The first design of the French Press Pot was patented in 1852 by two Frenchmen Delforge and Mayer. However, it lacked a seal in the carafe and was thus today’s French Press Pot. The first patent of the French Press Pot, as it is today, was patented by Italians Giulio Moneta and Attilio Calimani in 1929. Calimani developed the French Press Coffee Maker using a glass jar having a spout, similar to a laboratory beaker and created a plunger having a filter on the end used to press the ground coffee to the pot bottom.
Arguably, the most famous design was patented in 1958 by a Swiss man Faliero Bondanini. The Brewer was known as Chambord’ in France, where it was manufactured. The Chambord’s popularity in France gave the cafetiére its widespread French identity. Later Bondanini marketed Chambord in the name of La Cafetiére Classic’ in the UK market and finally bought the rights to the Chambord factory and name. However, the La Cafetiére’ trademark was retained by the original owners. Evidently, deciding on the origin of the French press is complicated, but it is considered the simplest technique to prepare french press coffee and produce and excellent cup.

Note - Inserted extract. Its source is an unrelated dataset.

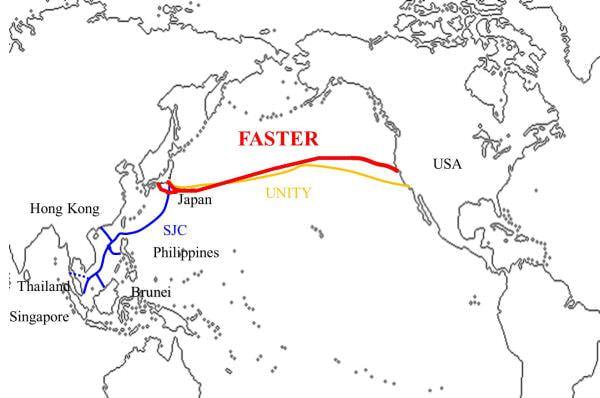 NEC、KDDI や Google などから太平洋横断大型光海底ケーブルを単独受注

French press coffee is notably unfiltered. The coffee is passed via a fine mesh strainer held in the press pot, which leaves oils. Also, it eliminates tiny pieces of sediments in the pot. It is believed that the oils and bean residues may elevate cholesterol levels are causing harm to the body, but the findings are still unsubstantiated.
The coffee filters mainly to block the essential oils from the coffee beans. Therefore, using the filterless French Press preserves the oils and produces a fuller and complex flavor. Also, failing to use filters allows the user to conserve paper and engage in environmentally friendly activities.
The technique requires only the press, boiled water, and coarse ground coffee. Therefore, the French Presses produces a better coffee cut, are travel sized, are environmentally friendly and can also make loose leaf tea if the user requires little change in their beverage.
While in the coffee machine and manual drip system the water is just passed on the grounds and is not allowed to absorb all the flavor and beneficial properties. Also, the coffee grounds used in the French press are coarser and bigger. This enables the filter not to get clogged and thus the filter can easily push them the press bottom. This implies that the final result coffee has more caffeine and is richer, enhanced and has a developed flavor. The coffee will not just taste better but will also have greater health advantages and a higher level of caffeine.
The glass is considered the traditional jug material. Borosilicate glass is used as a durable material since it can withstand temperature changes without breaking. The classical design has an appealing look for the user to watch as the coffee brews. However, a user should be aware of some safety issues in the French press.
Also, some models have a double walled glass. Such glass models would allow the user to keep the coffee hot for longer, but they are more expensive. Popular manufacturers of the glass french presses are BonJour, Bodum, LaCafetiere, and Norpro.
Despite that the shatterproof plastic French press models look similar to the glass models, their materials are heat resistant.
Some examples of the Shatterproof plastic French press are the BonJour Hugo Unbreakable, BonJour Ami-Matin Unbreakable, and the Bodum Brazil Shatterproof.
The Ceramic models of the French press have a classy design that the glass and plastic counterparts. However, because the jug is ceramic, the user cannot see the coffee brewing and could deny on the fun that brewing in a French press brings. Further, they are easy to break but not as the glass models. Available ceramic French press models include the LaCafetiere and the BonJour such as the BonJour Maurice, Miami.Miami Emperor, and the LaCafetiere Lexi.
The Stainless steel models are becoming very popular today. They are elegant and stylish. Further, the models are not breakable, which gives them an advantage over the glass and ceramic models. Also, the stainless steel models do not keep the coffee hot for long as the glass models.
But, it is imperative to note that it is not advisable to store the coffee for long in the French since it would get better after over extracting. Some elegant stainless steel models of the Frenc press are the Frieling, BonJour, and Bodum with examples being Frieling Ultimo, Bodum Columbia, and Nissan Coffee Press.
The Travel French Press combines the coffee press with a mug so that the user can drink directly from the mug. The models are manufactured from durable plastic or stainless steel and can keep coffee warm for longer. Also, the Travel French Press are suitable for travelling with the popular one being the Nissan, Bodum Travel Press, and Planetary Design.
The model is a new concept in the French press area. It offers additional convenience because a user does not have to boil the water separately and later pour it into the French press. However, it is more expensive. The common example of the electric French press is the West Bend, Chef's Choice and the Bodum Bistro.